Podia ser Corbyn, mas é Boulos

A falência da centro-esquerda está distante de ser um problema exclusivo do Brasil. Após se vender por décadas como a melhor administradora do consenso social-liberal que foi estabelecido nos anos 1980, ela agoniza através do ocidente junto do consenso que abraçou.

Mas há uma exceção dentro dessa derrocada coletiva. O partido trabalhista inglês ganhou eleitores e chegou perto de vencer as eleições, mesmo partindo de pouco mais de 20% de intenções de voto cinco semanas antes da abertura das urnas. A receita lá foi simples: esquecer o modelo social-liberal e apostar num esquerdismo mais tradicional, de maior atuação do Estado na economia, habitação social e aumentos reais para servidores e no salário mínimo nacional.

É muito fácil minimizar esse movimento como algo específico à política de uma nação de primeiro mundo e dizer que isso não colaria no Brasil, mas é bom salientar que o Corbyn é o líder de partido mais à esquerda da longa história do partido trabalhista e sua persona está longe de ser a de um britânico típico. Estamos falando de um comunista, republicano, abstêmio e vegetariano. Não à toa, Corbyn é constantemente acusado de ser um traidor da pátria, por tomar atitudes que vão de encontro ao senso comum de viúvas do império que ainda prevalece naquelas pequenas ilhas.
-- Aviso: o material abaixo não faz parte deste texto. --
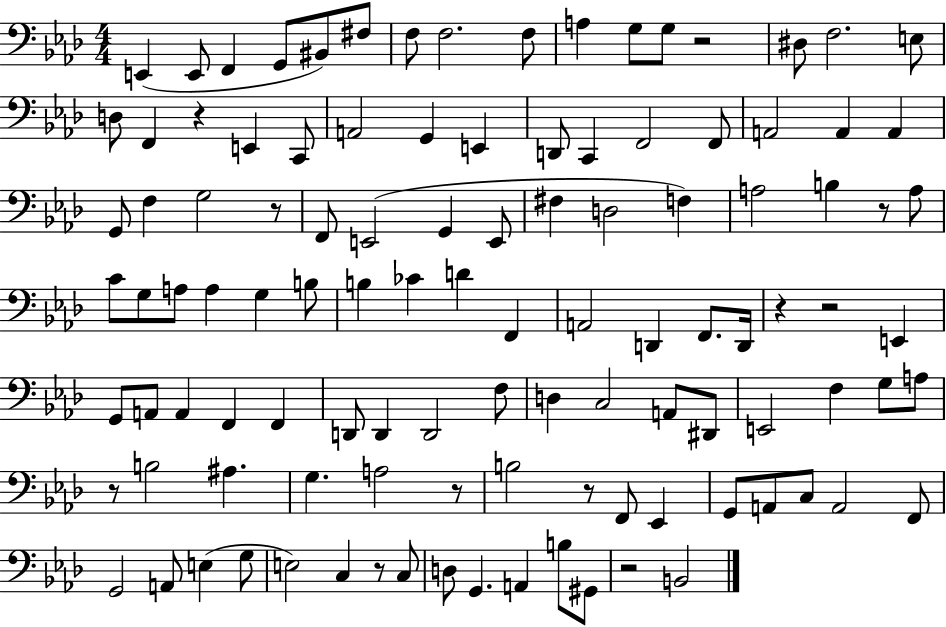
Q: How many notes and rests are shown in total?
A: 110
No Brasil, a centro-esquerda também está desgastada, ainda que negue tudo isso. O modelo lulista apresentou suas limitações e o discurso político geral passou a ser violentamente puxado à direita, também pela incapacidade da esquerda de apresentar algo além da conciliação de classes que deu certo no país por uma década. Nos últimos quatro anos, houve bastante tempo para pensar em alternativas à hegemonia política do PT e tentar influenciar a política nacional sob uma perspectiva verdadeiramente de esquerda, mas, por um motivo ou por outro, todos os partidos que se dizem de esquerda falharam catastroficamente nessa missão.

O maior partido fora da esfera oficial do PT, o PSoL, maior candidato, portanto, a apresentar um novo caminho, se mostra incapaz de se manter fora da esfera extraoficial do PT. Após lançar a desastrosa Luciana Genro para falar em outro idioma na campanha de 2014, agora lança Boulos, um lulista, para 2018. Assim, a esquerda brasileira segue oferecendo uma solução conhecida para um problema que essa solução não mais resolve. Dizer que é o melhor administrador desse presidencialismo de cooptação que vigora no Brasil ainda é o caminho único da esquerda. Essa covardia vai custar caro.